→ **What is expected**
Transcribe the passage from the post on Wikipedia's AGEs article below, starting at the words "Both of these" and ending after "for reliable evidence.".

→ **Selected text**

Wikipedia is a poor source of information on advanced glycation end products (AGEs)

A link to Wikipedia is usually on the first page of search results. The Wikipedia post on AGEs lacks the evidence that a reader may infer from its text.

For example, the second paragraph of the AGEs post, Dietary Sources, contained the following text and references:

  1. “However, only low molecular weight AGEs are absorbed through diet, and vegetarians have been found to have higher concentrations of overall AGEs compared to non-vegetarians. [4]
  2. Therefore it is unclear whether dietary AGEs contribute to disease and aging, or whether only endogenous AGEs (those produced in the body) matter. [5]
  3. This does not free diet from potentially negatively influencing AGE, but implicates dietary AGE may be less important than other aspects of diet that lead to elevated blood sugar levels and formation of AGEs. [4] [5]”

[4] https://www.sciencedirect.com/science/article/pii/S0278691513004444 “Advanced glycation end products in food and their effects on health” (not freely available) 2013 Denmark.

Please note on this linked page that a German researcher took the time to correct one bias of the reviewers, citing evidence from his studies:

“The deleterious effects of food-derived AGEs in subjects with type 2 diabetes mellitus are proven.”

[5] https://www.ncbi.nlm.nih.gov/pmc/articles/PMC3257625 “Dietary Advanced Glycation End Products and Aging” 2010 US.


Both of these references were reviews.

Unlike study researchers, reviewers aren’t bound to demonstrate evidence from tested hypotheses. Reviewers are free to:

  • Express whatever unsupported beliefs they happen to have;
  • Overemphasize study limitations as if these were the reviewers’ ideas; and
  • Ignore and misrepresent evidence as they see fit.

Reviewers also aren’t obligated to make post-publication corrections for their errors and distortions. For example, the Danes didn’t correct their review with any findings the German researcher presented.

As such, reviews can’t be cited for reliable evidence.

Good job, Wikipedia contributors! You polished up lower-quality reviews to promote misunderstandings that detracted from science.


A sample of problems with each of the Wikipedia sentences:

1. “However, only low molecular weight AGEs are absorbed through diet, and vegetarians have been found to have higher concentrations of overall AGEs compared to non-vegetarians. [4]”

The first part of sentence 1 came from the review’s abstract:

“Only LMW AGEs..may be absorbed from the gut and contribute to the body burden of AGEs.”

But the reviewers didn’t support their abstract’s statement with direct evidence from any study!

2. “Therefore it is unclear whether dietary AGEs contribute to disease and aging, or whether only endogenous AGEs (those produced in the body) matter. [5]”

The “therefore” of sentence 2 was misplaced. Sentence 1 didn’t attempt to explain whether “dietary AGEs contribute to disease and aging” or “only endogenous AGEs matter.”

Since sentence 2 wasn’t a consequence of sentence 1, the Wikipedia contributor(s) needed to support sentence 2 with evidence. Invoking an “unclear” 2010 reference [5] ignored dozens of later studies that provided better clarity.

3. “This does not free diet from potentially negatively influencing AGE, but implicates dietary AGE may be less important than other aspects of diet that lead to elevated blood sugar levels and formation of AGEs. [4] [5]”

Wikipedia contributors tend to enumerate irrelevant citations rather than get flagged with “needs citation.” The value judgment of sentence 3 wasn’t unequivocally supported by studies referenced in either review.

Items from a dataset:
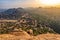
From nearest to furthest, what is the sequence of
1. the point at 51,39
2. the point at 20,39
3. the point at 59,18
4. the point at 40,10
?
the point at 20,39
the point at 51,39
the point at 59,18
the point at 40,10

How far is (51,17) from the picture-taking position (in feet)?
252

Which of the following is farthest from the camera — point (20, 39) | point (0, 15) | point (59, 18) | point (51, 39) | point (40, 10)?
point (0, 15)

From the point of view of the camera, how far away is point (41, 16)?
255 feet

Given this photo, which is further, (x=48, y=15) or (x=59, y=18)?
(x=48, y=15)

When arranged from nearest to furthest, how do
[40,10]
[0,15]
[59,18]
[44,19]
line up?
1. [59,18]
2. [44,19]
3. [40,10]
4. [0,15]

→ **Reply**
Both of these references were reviews.

Unlike study researchers, reviewers aren’t bound to demonstrate evidence from tested hypotheses. Reviewers are free to:

  • Express whatever unsupported beliefs they happen to have;
  • Overemphasize study limitations as if these were the reviewers’ ideas; and
  • Ignore and misrepresent evidence as they see fit.

Reviewers also aren’t obligated to make post-publication corrections for their errors and distortions. For example, the Danes didn’t correct their review with any findings the German researcher presented.

As such, reviews can’t be cited for reliable evidence.